* _EXTRAHIERTER TEXT_:
○ ○ ○ ○ ○ ○ ○
IAB und Sonderabschreibung bei Betriebsaufgabe

Die Nutzungsvoraussetzungen des § 7g EStG sind im Fall der Aufgabe des Betriebs im Jahr nach der Anschaffung des begünstigten Wirtschaftsguts erfüllt, auch wenn das Wirtschaftsgut im Aufgabejahr nicht für ein volles Kalenderjahr, sondern lediglich während des mit der Betriebsaufgabe endenden Rumpfwirtschaftsjahrs betrieblich genutzt wird (gegen BMF-Schreiben vom 20.11.2013, BStBl I 2013, 1493, Rz 36, 37, 58).

Hintergrund: Anschaffung in 2014 und Betriebsaufgabe im Lauf des Folgejahrs

Die X betrieb im Streitjahr 2014 ein gewerbliches Einzelunternehmen mit Gewinnermittlung durch Einnahmen-Überschuss-Rechnung. In ihrer Gewinnermittlung für 2012 hatte sie einen Investitionsabzugsbetrag (IAB) als Betriebsausgabe abgezogen (40 % der voraussichtlichen Anschaffungskosten eines PKW). Im Mai 2014 erwarb sie den PKW. Im Juli 2015 gab sie ihren Betrieb auf.
○ ○ ○ ○ ○ ○ ○
* _ANGEZEIGTE DATEN_:
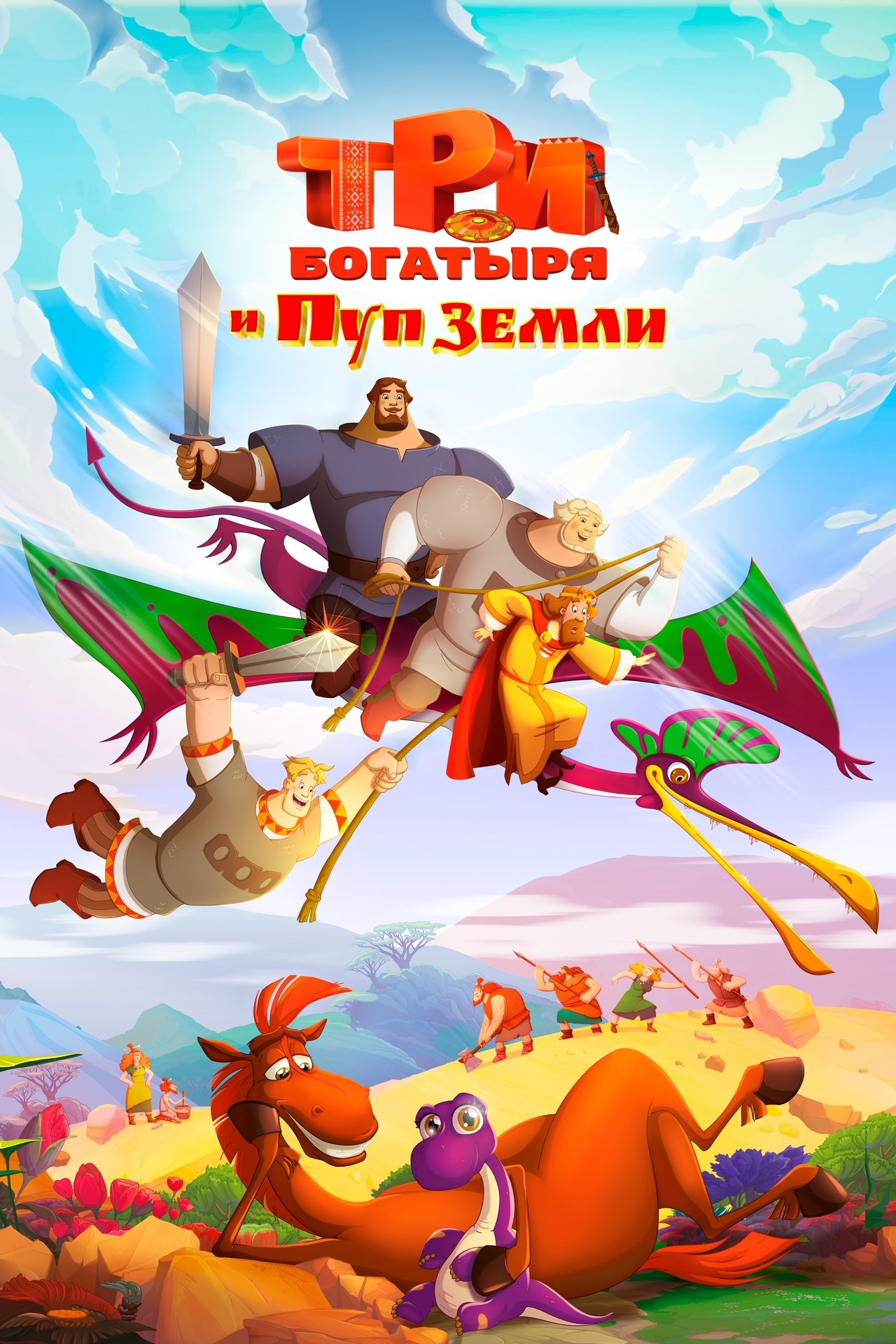 Три богатыря и Пуп Земли poster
○ ○ ○ ○ ○ ○ ○
* _DEINE AUFGABE_: Welche Randziffern des BMF-Schreibens vom 20.11.2013 nennt der Text zur Sonderabschreibung bei Betriebsaufgabe? Führe alle auf.

* _ERLEDIGTE AUFGABE_: Rz 36, Rz 37, Rz 58